Yayasan Lembaga
Bantuan Hukum Indonesia (YLBHI) mengecam aksi represif aparat kepolisian ke
warga Dago Elos Bandung, Jawa Barat, sewaktu membubarkan massa pada Senin
(14/8/2023).
Ketua YLBHI,
Muhammad Isnur mengatakan insiden kerusuhan itu berawal ketika polisi menolak
laporan warga Dago Elos perihal sengketa tanah. Isnur menilai polisi sudah
berbuat di luar kewenangan saat membubarkan aksi penutupan Jalam Dago.
"Kepolisian
merespons dengan sangat buruk ya. Apakah ini tindakan Sat Reskrim yang kita
duga bertindak di luar kewenangan, sewenang-sewenang gitu dan juga Polda Jabar
tentu harus turun tangan memeriksa aparat di level Polrestabes Bandung,"

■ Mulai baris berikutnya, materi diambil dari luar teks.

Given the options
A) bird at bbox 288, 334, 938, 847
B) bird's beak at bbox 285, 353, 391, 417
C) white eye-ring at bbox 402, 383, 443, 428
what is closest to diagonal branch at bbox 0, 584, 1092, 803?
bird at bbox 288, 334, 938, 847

kata Isnur dihubungi, Selasa (15/8/2023).
Menurut Isnur,
penembakan gas air mata jelas melanggar aturan dalam menangani aksi unjuk rasa.
Terlebih, polisi sampai menyisir pemukiman warga tanpa izin.
"Kepolisian
meresponsnya dengan mengerahkan aparat yang represif yang brutal, gas air mata
dan lain-lain ini tentu menyalahi ketentuan menyalahi SOP kepolisian tentang
upaya dan penggunaan kekuatan dan itu pun kemudian mereka datang ke
kampung-kampung menangkapi tanpa kesalahan dan lain-lain," tutur Isnur.
Oleh sebab itu,
Isnur merasa Kapolri Jenderal Listyo Sigit Prabowo mengevaluasi anak buahnya
pasca insiden kerusuhan di Dago, Bandung.
"Semakin
banyak catatan buat kapolri jadi pak kapolri harus mengevaluasi secara maksimal
segala tindak tanduk anak buahnya di bawah," imbuhnya.
Kronologi
Kerusuhan
Kerusuhan yang
terjadi di Jalan Dago, Bandung, Jawa Barat diduga berawal karena polisi menolak
laporan pengaduan warga terkait sengketa tanah di kawasan Dago Elos. Salah
seorang polisi disebut bahkan melontarkan kalimat kadar ke warga dan kuasa
hukum di Polrestabes Bandung.
"Tepat
setelah keluar gerbang Polrestabes warga yang didampingi kuasa hukum menerima
tindakan kekerasan verbal oleh salah satu anggota polisi bernama Rustandi.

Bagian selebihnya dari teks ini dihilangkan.